# Thread: logarithms equation

1. ## logarithms equation

The curves $\displaystyle y = \frac{1}{3}^x$ and $\displaystyle y = 2(3^x)$ intersect at the point P.
(c) Find the x-coordinate of P to 2 decimal places and show that the y-coordinate
of P is $\displaystyle \sqrt{2}$

$\displaystyle \frac{1}{3}^x = 2 (3^x)$

$\displaystyle x = \frac{lg\frac{1}{2}}{2lg3} = -0.32$

How do I show the corresponding 'y' value = $\displaystyle \sqrt{2}$ ?

$\displaystyle y = 2(3^{-0.32})$ this equals the exact value of root 2, but I need to show it using Algebra?

can anyone show me?

Thanks!

2. Hello, Tweety!

The curves .$\displaystyle \begin{Bmatrix}y &=&2\cdot3^x & {\color{blue}[1]} \\ y &=& \left(\tfrac{1}{3}\right)^x & {\color{blue}[2]} \end{Bmatrix}$ . intersect at point $\displaystyle P.$

(c) Find the $\displaystyle x$-coordinate of $\displaystyle P$ to 2 decimal places
. . .and show that the $\displaystyle y$-coordinate of $\displaystyle P$ is $\displaystyle \sqrt{2}.$

Equate [1] and [2]: .$\displaystyle 2\cdot3^x \:=\:\frac{1}{3^x}$

Multiply by $\displaystyle 3^x\!:\quad 2\cdot3^{2x} \:=\:1 \quad\Rightarrow\quad 3^{2x} \:=\:\frac{1}{2}$ .[3]

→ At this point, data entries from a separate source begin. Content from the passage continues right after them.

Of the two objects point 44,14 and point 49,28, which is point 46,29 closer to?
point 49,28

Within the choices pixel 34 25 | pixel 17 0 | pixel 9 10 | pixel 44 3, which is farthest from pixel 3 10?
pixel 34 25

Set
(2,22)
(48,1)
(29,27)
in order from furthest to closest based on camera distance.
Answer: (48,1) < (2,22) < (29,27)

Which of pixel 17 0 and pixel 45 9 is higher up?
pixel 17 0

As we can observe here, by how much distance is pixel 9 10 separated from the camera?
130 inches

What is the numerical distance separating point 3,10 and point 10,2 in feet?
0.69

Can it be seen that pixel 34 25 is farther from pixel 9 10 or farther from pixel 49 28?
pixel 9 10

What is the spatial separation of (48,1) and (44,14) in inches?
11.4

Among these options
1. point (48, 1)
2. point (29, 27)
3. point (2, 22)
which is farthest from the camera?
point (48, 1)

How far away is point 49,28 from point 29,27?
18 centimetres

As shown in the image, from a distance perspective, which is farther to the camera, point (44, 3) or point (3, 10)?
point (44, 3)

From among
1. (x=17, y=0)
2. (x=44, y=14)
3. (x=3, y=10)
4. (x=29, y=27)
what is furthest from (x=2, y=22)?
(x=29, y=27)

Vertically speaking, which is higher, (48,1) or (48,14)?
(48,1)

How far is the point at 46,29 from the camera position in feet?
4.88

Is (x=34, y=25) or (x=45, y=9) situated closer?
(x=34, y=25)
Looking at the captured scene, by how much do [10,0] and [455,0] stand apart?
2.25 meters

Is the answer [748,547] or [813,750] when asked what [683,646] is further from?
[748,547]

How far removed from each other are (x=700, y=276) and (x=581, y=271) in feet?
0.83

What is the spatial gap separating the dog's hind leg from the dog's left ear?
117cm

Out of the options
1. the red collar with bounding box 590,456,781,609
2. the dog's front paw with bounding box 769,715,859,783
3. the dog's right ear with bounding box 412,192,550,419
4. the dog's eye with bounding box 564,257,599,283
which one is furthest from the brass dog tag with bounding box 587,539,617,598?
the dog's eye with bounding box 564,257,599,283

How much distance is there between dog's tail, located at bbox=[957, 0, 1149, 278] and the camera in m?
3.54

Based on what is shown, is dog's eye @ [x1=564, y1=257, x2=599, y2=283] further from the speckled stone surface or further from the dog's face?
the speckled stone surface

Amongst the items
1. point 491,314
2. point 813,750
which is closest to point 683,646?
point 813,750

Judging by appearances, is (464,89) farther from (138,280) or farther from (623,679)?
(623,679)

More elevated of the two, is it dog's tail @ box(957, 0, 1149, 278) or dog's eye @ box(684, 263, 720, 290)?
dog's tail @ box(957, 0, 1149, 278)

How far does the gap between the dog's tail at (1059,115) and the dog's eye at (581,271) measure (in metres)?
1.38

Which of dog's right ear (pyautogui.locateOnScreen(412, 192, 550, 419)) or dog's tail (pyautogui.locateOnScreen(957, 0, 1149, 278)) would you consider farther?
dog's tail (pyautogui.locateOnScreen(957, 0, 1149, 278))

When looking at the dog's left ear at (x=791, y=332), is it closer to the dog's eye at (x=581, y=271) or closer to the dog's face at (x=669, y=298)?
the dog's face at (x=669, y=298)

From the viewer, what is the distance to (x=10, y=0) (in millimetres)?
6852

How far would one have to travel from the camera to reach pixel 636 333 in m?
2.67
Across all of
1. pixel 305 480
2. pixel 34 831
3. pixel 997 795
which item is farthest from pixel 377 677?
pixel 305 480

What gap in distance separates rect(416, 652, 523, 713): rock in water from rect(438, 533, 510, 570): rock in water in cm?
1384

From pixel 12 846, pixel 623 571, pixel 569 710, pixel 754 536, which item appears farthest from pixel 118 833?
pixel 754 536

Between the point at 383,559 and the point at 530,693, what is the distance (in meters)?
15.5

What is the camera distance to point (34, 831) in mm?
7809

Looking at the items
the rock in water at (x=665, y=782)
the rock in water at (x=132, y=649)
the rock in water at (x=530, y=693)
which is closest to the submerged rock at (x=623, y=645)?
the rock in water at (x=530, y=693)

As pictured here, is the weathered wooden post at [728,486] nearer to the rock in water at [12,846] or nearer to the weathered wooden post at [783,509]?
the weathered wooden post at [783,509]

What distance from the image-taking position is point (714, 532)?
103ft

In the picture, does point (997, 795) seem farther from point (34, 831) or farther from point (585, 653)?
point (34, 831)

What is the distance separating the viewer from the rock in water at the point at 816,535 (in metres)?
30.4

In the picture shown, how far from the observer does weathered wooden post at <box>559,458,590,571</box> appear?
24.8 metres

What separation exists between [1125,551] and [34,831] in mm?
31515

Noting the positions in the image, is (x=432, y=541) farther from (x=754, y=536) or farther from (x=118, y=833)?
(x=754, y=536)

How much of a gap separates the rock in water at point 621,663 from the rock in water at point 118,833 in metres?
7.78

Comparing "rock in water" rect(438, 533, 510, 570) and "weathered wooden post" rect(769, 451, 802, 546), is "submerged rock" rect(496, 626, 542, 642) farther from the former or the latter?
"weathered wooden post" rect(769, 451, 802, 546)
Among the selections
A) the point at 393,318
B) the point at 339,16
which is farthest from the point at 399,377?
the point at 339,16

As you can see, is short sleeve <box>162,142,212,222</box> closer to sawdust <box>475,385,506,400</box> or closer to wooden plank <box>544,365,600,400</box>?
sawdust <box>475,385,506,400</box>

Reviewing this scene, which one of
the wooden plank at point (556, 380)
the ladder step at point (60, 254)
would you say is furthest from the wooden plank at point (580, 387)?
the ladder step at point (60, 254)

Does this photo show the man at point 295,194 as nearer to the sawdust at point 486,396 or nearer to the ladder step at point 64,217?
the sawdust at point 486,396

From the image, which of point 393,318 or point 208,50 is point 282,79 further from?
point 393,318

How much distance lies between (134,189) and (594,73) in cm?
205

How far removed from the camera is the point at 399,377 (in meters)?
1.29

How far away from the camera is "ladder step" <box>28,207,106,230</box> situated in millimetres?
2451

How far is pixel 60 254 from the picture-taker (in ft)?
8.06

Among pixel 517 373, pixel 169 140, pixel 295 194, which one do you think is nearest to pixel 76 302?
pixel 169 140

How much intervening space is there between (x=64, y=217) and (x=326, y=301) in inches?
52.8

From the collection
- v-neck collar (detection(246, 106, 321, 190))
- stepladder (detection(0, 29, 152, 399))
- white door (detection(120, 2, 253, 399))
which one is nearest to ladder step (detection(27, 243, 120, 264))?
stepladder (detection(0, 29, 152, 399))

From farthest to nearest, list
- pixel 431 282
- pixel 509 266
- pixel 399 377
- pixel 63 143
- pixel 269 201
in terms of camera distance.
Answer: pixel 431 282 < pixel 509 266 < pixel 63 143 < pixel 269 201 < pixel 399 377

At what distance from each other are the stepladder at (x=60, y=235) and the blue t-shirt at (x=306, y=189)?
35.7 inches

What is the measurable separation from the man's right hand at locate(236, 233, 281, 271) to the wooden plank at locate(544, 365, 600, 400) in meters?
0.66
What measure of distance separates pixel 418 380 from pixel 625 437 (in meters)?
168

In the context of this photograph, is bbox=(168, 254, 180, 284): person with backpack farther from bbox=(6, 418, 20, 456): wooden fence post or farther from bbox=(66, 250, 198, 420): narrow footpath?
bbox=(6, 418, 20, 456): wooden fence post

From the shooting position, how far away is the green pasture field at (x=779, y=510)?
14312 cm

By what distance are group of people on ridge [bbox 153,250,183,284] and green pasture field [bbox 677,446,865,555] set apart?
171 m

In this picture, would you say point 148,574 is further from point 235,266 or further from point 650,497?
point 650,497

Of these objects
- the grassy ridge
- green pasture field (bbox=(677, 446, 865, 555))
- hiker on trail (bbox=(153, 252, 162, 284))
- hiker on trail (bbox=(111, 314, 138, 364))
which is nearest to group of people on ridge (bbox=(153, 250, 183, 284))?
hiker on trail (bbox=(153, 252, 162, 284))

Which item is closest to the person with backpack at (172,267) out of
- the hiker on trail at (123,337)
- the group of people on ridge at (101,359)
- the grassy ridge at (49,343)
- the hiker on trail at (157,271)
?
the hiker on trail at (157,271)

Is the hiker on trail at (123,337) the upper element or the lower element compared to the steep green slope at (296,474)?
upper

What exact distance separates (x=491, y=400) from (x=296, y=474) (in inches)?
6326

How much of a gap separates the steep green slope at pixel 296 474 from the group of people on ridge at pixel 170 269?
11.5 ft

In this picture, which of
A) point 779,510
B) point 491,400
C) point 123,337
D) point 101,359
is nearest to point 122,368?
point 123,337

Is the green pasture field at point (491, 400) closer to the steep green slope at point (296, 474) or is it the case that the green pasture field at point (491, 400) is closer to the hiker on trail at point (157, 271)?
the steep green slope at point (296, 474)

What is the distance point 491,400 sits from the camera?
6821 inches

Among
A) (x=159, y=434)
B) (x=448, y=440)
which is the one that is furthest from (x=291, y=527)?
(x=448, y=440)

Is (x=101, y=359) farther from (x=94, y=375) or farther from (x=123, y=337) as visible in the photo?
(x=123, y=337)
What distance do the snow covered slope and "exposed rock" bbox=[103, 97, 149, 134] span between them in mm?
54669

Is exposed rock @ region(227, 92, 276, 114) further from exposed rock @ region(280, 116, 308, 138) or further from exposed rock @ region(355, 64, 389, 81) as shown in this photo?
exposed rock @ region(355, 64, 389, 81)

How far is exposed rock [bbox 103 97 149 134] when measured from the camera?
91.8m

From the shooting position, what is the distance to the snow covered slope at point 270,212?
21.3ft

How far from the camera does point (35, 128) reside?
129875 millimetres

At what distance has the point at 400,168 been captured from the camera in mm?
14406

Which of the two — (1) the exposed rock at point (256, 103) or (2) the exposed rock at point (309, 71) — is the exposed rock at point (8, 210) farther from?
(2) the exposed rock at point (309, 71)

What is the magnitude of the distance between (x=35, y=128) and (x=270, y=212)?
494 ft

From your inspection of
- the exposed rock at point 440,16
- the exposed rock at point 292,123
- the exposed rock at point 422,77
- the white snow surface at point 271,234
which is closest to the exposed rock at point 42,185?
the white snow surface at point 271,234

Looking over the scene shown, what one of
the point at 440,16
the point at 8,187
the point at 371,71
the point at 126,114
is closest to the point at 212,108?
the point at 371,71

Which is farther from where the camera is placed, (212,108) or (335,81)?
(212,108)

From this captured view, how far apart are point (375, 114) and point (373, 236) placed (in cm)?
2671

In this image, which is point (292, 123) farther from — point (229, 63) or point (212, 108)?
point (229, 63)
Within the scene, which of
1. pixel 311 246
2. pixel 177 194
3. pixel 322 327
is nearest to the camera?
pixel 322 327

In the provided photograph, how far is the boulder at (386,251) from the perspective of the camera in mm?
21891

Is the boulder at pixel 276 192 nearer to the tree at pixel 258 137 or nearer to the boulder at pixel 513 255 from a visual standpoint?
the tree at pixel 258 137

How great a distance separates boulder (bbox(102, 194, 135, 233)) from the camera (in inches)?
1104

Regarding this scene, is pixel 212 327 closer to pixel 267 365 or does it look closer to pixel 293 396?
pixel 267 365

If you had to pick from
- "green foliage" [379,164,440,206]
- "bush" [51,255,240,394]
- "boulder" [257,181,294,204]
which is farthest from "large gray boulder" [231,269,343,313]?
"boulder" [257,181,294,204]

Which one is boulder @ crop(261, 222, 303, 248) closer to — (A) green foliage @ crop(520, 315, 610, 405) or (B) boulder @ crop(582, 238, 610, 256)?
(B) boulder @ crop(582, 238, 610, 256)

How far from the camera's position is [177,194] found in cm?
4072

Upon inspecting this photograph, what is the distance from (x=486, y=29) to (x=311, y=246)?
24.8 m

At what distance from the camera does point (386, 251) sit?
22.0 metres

Take logs: .$\displaystyle \ln(3^{2x}) \:=\:\ln\left(\tfrac{1}{2}\right) \:=\:\ln(2^{\text{-}1}) \quad\Rightarrow\quad 2x\ln(3)\:=\:-\ln(2)$

. . $\displaystyle x \;=\;-\frac{\ln(2)}{2\ln(3)} \;=\;-0.315464877 \;\approx\;\boxed{-0.32}$

At [3], we have: .$\displaystyle 3^{2x} \:=\:\frac{1}{2}$

Take logs (base 3): .$\displaystyle \log_3(3^{2x}) \:=\:\log_3\left(\frac{1}{2}\right) \:=\:\log_3(2^{-1})$

$\displaystyle \text{Then we have: }\;2x\underbrace{\log_3(3)}_{\text{This is 1}} \;=\;-\log_3(2) \quad\Rightarrow\quad 2x \:=\:-\log_3(2)$

. . $\displaystyle x \:=\:-\tfrac{1}{2}\log_3(2) \:=\:\log_3\!\left(2^{-\frac{1}{2}}\right) \:=\:\log_3\!\left(\frac{1}{2^{\frac{1}{2}}}\right ) \quad\Rightarrow\quad x\:=\:\log_3\left(\frac{1}{\sqrt{2}}\right)$

Substitute into [1]: .$\displaystyle y \;=\;2\cdot3^{\log_3\left(\frac{1}{\sqrt{2}}\right )} \;=\;2\cdot\frac{1}{\sqrt{2}} \quad\Rightarrow\quad y \;=\;\sqrt{2}$